Tareas
**a.** En el artículo sobre el mariateguismo, ¿con qué palabra se burlaba Eudocio Ravines de lo original de la obra de Mariátegui?
**b.** Reescribe el trozo del artículo sobre el mariateguismo que va de "Es innegable que" a "y no mariateguismo?", y pon "indiscutible" en lugar de "innegable".
**c.** Sigue escribiendo el artículo sobre el mariateguismo desde el punto en que termina.

Artículo
⟨

Es innegable que cualquiera de estos problemas fueron importantes para Mariátegui o para cualquier socialista. Pero, ¿define el mariateguismo eso de que «la Nación en formación es una tarea inconclusa», o «el señalamiento de la gestión de los trabajadores en la economía”, o «la afirmación estratégica de la independencia nacional» o «el anti imperialismo de raíz o destino socialista»? Y si es así ¿por qué no llamarle simplemente socialismo y no mariateguismo?
Estos caracteres «sintéticos» pueden servir para un programa político, pero son extremadamente generales para caracterizar la concepción, el aporte individual y el significado original de la obra de Mariátegui, eso que Eudocio Ravines llamaba peyorativamente «amautismo». Por otro lado, no se ve cómo estas características, tal como están enunciadas, implican la existencia de aportes originales, genuinos, singulares, «creativos», «heroicos» por parte de Mariátegui, lo que sería imprescindible hacer explícito, tratándose, en este caso, de precisar los rasgos de una adaptación original del marxismo, y no del programa de un grupo político.

⟩

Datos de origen
⟨

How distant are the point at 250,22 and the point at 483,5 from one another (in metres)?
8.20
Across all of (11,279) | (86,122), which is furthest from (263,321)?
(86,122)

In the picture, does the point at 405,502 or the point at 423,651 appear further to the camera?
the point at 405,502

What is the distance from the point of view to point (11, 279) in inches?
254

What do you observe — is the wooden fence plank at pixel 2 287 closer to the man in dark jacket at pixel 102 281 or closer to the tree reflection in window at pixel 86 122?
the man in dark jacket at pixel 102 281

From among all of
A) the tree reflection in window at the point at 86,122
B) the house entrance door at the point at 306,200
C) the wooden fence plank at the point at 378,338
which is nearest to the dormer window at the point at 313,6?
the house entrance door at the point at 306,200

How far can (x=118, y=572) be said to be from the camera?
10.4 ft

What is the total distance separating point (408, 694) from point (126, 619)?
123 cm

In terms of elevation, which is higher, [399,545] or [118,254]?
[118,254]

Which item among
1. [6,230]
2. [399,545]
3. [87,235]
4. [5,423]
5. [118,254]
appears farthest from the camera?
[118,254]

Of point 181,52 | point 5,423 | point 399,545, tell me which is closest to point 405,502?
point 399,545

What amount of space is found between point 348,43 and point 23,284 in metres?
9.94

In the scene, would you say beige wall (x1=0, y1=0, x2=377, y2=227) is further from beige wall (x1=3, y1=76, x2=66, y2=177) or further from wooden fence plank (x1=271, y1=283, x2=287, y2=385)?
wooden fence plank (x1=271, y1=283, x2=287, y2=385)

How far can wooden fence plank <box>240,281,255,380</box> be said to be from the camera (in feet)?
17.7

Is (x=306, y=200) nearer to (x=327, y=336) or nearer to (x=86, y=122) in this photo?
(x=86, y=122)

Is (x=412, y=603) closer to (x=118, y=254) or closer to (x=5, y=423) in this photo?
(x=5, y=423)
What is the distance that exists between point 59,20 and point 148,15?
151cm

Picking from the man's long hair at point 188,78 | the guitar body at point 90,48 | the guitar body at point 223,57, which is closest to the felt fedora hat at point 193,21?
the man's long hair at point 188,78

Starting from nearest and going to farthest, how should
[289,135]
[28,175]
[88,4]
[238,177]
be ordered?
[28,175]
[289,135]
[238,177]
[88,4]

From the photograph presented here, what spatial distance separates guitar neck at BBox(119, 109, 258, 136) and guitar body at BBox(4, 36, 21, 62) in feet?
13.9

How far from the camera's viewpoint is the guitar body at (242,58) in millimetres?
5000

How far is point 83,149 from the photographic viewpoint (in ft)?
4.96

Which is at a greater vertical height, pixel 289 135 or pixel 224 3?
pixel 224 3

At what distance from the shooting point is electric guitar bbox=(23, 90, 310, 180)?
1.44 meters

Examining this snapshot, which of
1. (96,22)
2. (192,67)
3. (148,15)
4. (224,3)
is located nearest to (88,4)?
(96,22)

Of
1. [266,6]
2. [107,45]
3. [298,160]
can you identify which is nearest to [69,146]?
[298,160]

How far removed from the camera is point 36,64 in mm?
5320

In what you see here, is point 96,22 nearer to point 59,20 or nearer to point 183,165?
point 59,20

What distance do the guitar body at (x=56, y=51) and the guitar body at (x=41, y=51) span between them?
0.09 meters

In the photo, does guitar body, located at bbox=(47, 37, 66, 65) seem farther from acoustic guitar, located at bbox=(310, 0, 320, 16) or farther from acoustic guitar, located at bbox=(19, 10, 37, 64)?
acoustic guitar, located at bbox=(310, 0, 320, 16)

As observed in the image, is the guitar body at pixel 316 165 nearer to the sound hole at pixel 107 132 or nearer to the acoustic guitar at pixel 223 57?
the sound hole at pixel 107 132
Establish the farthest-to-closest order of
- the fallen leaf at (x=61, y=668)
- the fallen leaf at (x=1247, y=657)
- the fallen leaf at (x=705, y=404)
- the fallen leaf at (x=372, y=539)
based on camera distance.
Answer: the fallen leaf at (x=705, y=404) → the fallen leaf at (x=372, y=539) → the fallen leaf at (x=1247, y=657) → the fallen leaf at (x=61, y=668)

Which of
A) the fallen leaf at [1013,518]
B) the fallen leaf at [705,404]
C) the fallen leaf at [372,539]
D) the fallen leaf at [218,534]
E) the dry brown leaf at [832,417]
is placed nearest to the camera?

⟩

Respuestas esperadas
**a.** La llamaba «amautismo».

**b.**
Es indiscutible que cualquiera de estos problemas fueron importantes para Mariátegui o para cualquier socialista. Pero, ¿define el mariateguismo eso de que «la Nación en formación es una tarea inconclusa», o «el señalamiento de la gestión de los trabajadores en la economía”, o «la afirmación estratégica de la independencia nacional» o «el anti imperialismo de raíz o destino socialista»? Y si es así ¿por qué no llamarle simplemente socialismo y no mariateguismo?

**c.**
Pero el hacer explícita la concepción que subyace a una obra, como la de Mariátegui, escapa al orden de lo estrictamente político para abrazar una multiplicidad de campos cuya complejidad de conjunto hace difícil incluso hasta su misma nomenclatura. Por pura convención llamaremos «instrumental» a este problemático intento de explicitación de la visión del mundo de Mariátegui. Esta visión que sin ninguna reverencia ni transición, hace uso de cualquier arte o disciplina, sin más condición que la de servir con alguna eficacia a su objetivo, y no necesariamente en forma disciplinada, académica.
El problema de la representación del mariateguismo sería, por tanto, para esta perspectiva, esencialmente instrumental y no político, por lo menos en el sentido en que lo político ha sido practicado desde siempre entre nosotros, incluidos los socialistas y su tradicional empeño en reducir la multifacética concepción de Marx a la «toma del poder», a los problemas de táctica y estrategia casi exclusivamente sindical y electoralista. Tal vez subsiste aún la confusión de sentido entre la revolución y el amotinamiento; este último, como dice Ortega y Gasset, «dirigido a poner fin al abuso y no a la transformación de los usos, costumbres, creencias, hábitos de vida, que caracteriza a las revoluciones».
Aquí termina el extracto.